FIG. 3 illustrates a ray diagram of a conventional non-telecentric imaging system model having variable focus achieved by moving the image sensor (camera) with respect to the optical lens element. Providing focus control via displacement between the image sensor and a non-telecentric optical lens arrangement results in a higher magnification for objects imaged at close focus than for objects imaged at distant focus. As magnification of an imaged object on the image sensor is given by the ratio between the imaged object height and the tangent of the field angle, the non-zero chief ray angle causes different magnifications for the same imaged object at different image sensor locations. In practice, optical element displacement relative to the image sensor requires precise moving parts. A person of skill in the art would understand that FIG. 3 is idealized, in practice the optical lens shown is a compound optical element including a multitude of optical components including, but not limited to spherical or aspherical glass, crystal or plastic lens elements of considerable thickness. Miniaturization of such mechanical displacement focus systems is very difficult due to material limitations of glass lens elements.
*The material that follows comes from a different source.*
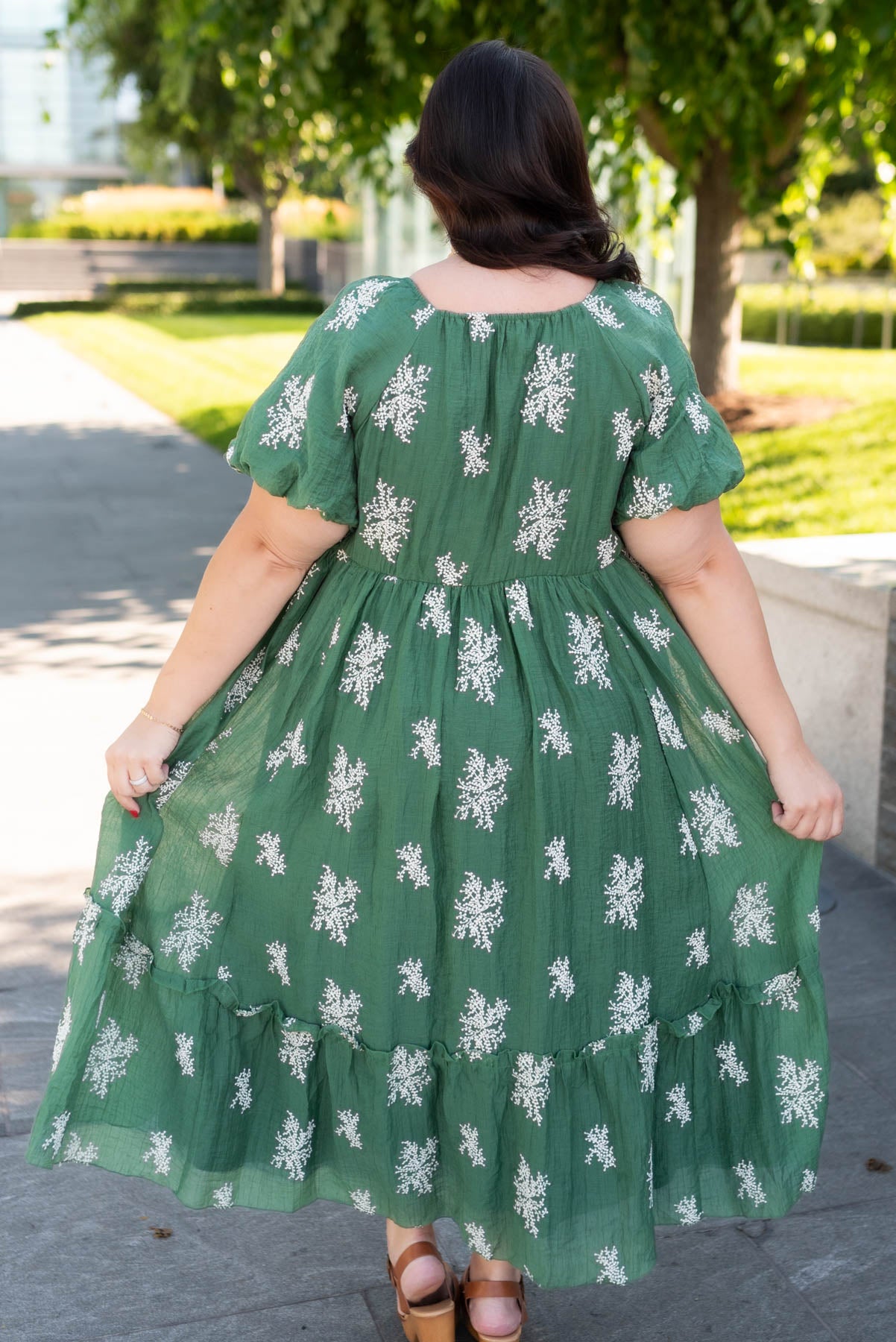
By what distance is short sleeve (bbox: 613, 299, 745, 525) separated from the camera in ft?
5.80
Moreover, for dual camera 3D imaging, where each camera typically requires a different focus adjustment setting, magnification change with focus is further undesirable because the resulting image size differences (due to magnification) and image field extent differences (more or less of the scene fits in a same size image frame as viewed from the other point of view) affect image registration between the two images in the stereoscopic pair. Lack of registration is disturbing to a viewer (user). Moreover, with the two imaging channels being focused differently, magnification differences could affect stereo fusing (blending images).
FIG. 4 illustrates a ray diagram of a conventional telecentric imaging system model having variable focus achieved by moving the image sensor (camera) with respect to a glass lens. Providing focus control via displacement between the image sensor and a telecentric optical lens arrangement results in constant magnification for all imaged objects because the chief ray angle remains zero for all image distances. However, besides requiring precise moving parts for precise optical element displacement relative to the image sensor, extra conventional optical lens complexity is required to achieve such telecentric design. That is, the compound optical element employed has a higher complexity typically requiring more glass lenses which considerably increase thickness. Miniaturization of such mechanical displacement focusing systems and complex optical lens elements is very difficult due to material limitations.
There is a need to improve focusing in dual camera systems.